In Venango County, we still talk about the flood of 1926. But that flood was just the beginning of an unusually heavy load of water that became the Mississippi flood of 1927, one of the greatest natural disasters in US history.
John M. Barry’s work captures the flood in its totality, showing how the flood was tied to many threads of American life—race, class, politics, and science.
Engineers had long argued about the river, a battle of conflicting theories and clashing egos that set the stage for disaster. It’s a tremendous example of how policy by compromise and politics can set the stage for disaster. Once the river rose, politicians and engineers had to decide which of the people and homes in the river’s path would be defended, and which would be sacrificed to relieve some of the enormous pressure.

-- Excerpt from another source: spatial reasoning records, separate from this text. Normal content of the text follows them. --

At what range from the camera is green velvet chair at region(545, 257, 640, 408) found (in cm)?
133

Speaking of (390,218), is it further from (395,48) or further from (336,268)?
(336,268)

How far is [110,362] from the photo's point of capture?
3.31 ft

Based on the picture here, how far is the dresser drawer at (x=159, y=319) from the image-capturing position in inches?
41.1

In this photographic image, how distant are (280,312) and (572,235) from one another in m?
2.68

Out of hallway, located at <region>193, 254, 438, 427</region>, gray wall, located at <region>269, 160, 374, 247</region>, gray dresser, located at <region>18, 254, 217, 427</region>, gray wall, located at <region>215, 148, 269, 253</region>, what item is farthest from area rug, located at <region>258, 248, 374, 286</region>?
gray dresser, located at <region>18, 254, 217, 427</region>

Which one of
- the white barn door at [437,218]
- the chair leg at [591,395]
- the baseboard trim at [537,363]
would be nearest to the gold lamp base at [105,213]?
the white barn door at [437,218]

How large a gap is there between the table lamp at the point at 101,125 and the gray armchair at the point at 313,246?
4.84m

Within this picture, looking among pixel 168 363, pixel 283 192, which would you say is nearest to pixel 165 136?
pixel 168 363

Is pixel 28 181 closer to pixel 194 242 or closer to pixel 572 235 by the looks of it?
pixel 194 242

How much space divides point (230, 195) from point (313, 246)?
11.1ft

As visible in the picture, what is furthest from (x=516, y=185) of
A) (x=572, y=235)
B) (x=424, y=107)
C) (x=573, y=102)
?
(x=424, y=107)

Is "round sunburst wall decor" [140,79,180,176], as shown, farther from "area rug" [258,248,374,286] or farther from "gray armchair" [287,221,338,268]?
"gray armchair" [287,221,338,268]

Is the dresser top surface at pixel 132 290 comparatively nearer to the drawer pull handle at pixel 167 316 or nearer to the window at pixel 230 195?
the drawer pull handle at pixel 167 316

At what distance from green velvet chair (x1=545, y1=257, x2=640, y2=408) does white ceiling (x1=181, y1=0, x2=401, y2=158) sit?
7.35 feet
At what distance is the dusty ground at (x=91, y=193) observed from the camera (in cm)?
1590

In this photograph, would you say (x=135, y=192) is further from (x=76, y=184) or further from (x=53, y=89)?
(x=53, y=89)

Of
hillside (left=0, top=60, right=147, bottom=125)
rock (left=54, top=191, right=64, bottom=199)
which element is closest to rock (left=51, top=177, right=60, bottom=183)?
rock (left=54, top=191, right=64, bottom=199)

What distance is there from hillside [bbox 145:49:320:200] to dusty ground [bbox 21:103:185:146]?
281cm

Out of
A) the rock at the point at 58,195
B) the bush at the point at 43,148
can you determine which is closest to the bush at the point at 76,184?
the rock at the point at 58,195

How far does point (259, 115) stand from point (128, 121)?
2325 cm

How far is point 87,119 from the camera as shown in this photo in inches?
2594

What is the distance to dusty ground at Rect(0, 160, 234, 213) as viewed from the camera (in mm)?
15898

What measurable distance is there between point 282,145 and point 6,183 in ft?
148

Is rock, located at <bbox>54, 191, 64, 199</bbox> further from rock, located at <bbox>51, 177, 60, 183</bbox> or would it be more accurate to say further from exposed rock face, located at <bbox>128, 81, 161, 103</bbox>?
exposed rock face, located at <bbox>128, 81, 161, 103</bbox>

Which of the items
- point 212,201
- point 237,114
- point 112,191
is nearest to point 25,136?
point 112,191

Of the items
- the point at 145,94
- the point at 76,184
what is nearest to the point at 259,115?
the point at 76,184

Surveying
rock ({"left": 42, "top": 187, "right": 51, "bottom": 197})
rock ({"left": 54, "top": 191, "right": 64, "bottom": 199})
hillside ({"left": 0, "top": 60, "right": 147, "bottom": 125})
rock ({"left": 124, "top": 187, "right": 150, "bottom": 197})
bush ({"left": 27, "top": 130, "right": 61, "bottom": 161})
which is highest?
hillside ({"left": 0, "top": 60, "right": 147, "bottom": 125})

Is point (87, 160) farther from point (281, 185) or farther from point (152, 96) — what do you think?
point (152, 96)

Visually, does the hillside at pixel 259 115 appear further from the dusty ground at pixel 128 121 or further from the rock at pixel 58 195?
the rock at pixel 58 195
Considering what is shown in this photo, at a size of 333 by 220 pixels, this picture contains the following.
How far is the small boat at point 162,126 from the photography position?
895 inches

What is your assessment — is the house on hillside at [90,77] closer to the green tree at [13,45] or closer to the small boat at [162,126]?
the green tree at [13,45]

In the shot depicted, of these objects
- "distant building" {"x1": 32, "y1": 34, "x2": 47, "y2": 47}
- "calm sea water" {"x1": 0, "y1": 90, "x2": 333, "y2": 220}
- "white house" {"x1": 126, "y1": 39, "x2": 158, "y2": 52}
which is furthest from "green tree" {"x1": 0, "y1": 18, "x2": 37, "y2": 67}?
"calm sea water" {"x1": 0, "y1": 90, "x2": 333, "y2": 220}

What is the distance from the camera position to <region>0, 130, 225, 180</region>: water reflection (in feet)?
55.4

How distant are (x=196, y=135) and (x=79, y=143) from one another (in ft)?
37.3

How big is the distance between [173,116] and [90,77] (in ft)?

There are many echoes of our own era. Barry portrays the political battles: on one side, rural populists who railed against “non-Americans” and the privileged, and, on the other, the moneyed elite who used power and wealth to control the destiny of their communities. It was the great flood that boosted the political careers of Huey Long and Herbert Hoover, and sparked a wave of black immigration to northern cities. And choices about how to handle the big river have continued to have consequences up through the Katrina disaster.
With brutal balance, Barry brings to life historical figures who had moments of greatness and moments in which they were horribly wrong. Barry conveys the enormous scope of this event. This reads more like a novel than history, but filled with richness of detail that only comes from a historian who has done his homework. We see the rising disaster and the response from a variety of perspectives, the decisions about who and what to save, influenced by politics, money and race.
It is not a happy or heroic book. The flood was a massive challenge, and Southern leaders did not always respond successfully. Barry shows that while nature may do the grand and unexpected, it takes man to turn it into a disaster.